Il me semble que nous devons avoir en grande considération la parole que notre Sauveur et Rédempteur Jésus-Christ a dit à ses disciples: _Mangez ce que l'on vous servira._ C'est, je crois, une plus grande vertu de manger sans choix ce qu'on vous présente, soit que vous l'aimiez, soit que vous ne l'aimiez pas, que de choisir toujours le pire; car encore que cette dernière façon de vivre semble plus austère, l'autre néanmoins a plus de résignation; car, par elle on ne renonce pas seulement à son goût, mais encore à son choix; et assurément ce n'est pas une petite austérité de tourner son goût à toute main, et de le plier en toutes rencontres.

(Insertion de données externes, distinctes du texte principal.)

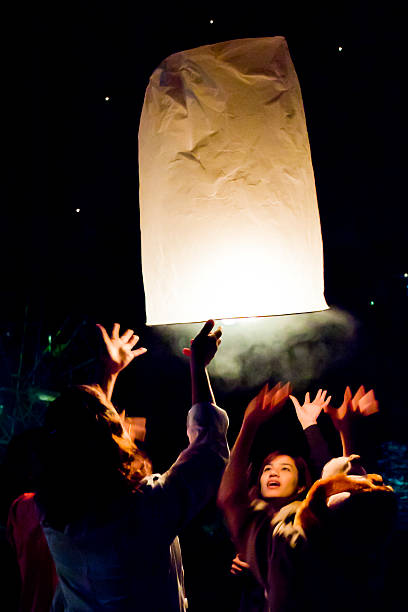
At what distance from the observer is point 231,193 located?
132cm

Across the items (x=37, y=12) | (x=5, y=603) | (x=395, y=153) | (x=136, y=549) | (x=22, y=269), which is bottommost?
(x=5, y=603)

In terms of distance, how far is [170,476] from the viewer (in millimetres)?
1192

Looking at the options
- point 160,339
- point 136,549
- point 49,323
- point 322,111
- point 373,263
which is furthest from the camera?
point 49,323

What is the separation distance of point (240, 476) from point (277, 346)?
0.93 m

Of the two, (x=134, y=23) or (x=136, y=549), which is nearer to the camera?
(x=136, y=549)

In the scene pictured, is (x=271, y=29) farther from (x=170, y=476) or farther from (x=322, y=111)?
(x=170, y=476)

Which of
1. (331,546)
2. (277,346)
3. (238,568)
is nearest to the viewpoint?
(331,546)

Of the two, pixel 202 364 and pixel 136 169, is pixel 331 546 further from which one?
pixel 136 169

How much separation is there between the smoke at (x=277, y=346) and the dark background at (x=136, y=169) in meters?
0.07

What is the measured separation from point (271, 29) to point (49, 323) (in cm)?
222

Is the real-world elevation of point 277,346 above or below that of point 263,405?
above

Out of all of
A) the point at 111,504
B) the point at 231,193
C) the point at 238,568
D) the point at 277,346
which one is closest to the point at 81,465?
the point at 111,504

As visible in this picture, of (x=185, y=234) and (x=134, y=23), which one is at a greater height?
(x=134, y=23)

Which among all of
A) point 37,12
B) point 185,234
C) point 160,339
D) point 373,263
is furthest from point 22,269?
point 373,263
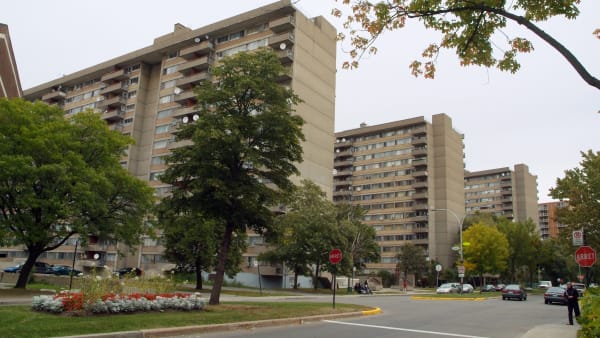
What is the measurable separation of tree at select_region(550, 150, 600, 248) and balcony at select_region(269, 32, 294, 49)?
36682 mm

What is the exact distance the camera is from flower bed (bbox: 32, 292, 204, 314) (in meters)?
12.8

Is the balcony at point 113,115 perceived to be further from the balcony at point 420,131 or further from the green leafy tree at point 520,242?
the green leafy tree at point 520,242

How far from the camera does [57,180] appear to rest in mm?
24969

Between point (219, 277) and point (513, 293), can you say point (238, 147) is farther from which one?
point (513, 293)

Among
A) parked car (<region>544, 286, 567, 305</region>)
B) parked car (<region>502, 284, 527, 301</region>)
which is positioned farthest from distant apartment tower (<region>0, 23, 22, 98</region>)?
parked car (<region>502, 284, 527, 301</region>)

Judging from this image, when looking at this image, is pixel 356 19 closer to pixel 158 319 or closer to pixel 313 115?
pixel 158 319

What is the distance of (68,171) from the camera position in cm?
2600

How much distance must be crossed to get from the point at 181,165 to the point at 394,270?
7924 cm

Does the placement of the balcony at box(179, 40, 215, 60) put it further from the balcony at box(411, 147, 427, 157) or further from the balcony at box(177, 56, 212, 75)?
the balcony at box(411, 147, 427, 157)

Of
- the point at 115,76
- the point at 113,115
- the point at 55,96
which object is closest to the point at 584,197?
the point at 113,115

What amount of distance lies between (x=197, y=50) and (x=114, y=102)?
62.7 ft

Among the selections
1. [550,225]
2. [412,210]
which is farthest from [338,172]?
[550,225]

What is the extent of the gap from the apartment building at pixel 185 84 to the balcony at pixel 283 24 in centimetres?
13

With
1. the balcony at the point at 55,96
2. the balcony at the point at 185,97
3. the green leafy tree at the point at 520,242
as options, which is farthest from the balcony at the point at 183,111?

Ajoutez que cette sorte de mortification ne paroît point, n'incommode personne, et convient tout-à-fait aux usages de la vie civile. Repousser un plat pour en prendre un autre, regarder de près et tâter toutes les viandes, ne trouver jamais rien de bien apprêté ni d'assez propre, faire des mystères a chaque morceau, tout cela ressent un cœur mou et esclave de sa bouche. J'estime plus saint Bernard d'avoir bu de l'huile pour de l'eau et du vin, que s'il eût bu de l'eau d'absinthe avec intention; car c'étoit signe qu'il ne pensoit pas à ce qu'il buvoit. Et en cette indifférence du boire et du manger consiste véritablement la perfection de cette parole: _Mangez ce que l'on vous servira._ J'excepte néanmoins les viandes qui nuisent à la santé, ou même aux fonctions de l'esprit, comme sont, à l'égard de plusieurs personnes, les viandes chaudes et épicées; et je n'entends pas non plus parler de certaines occasions où la nature a besoin d'être aidée et remontée pour pouvoir soutenir quelque travail à la gloire de Dieu. En un mot, une sobriété modérée et continuelle vaut mieux que des abstinences violentes faites à diverses reprises, et entremêlées de grands relâchemens.

La discipline prise modérément est merveilleuse pour ranimer la dévotion. La haire mate puissamment le corps; mais l'usage en est ordinairement peu propre aux gens mariés, aux complexions délicates, et à ceux qui ont à supporter d'autres grandes peines. On peut cependant s'en servir, avec l'aide d'un sage confesseur, les jours qui sont plus spécialement consacrés à la pénitence.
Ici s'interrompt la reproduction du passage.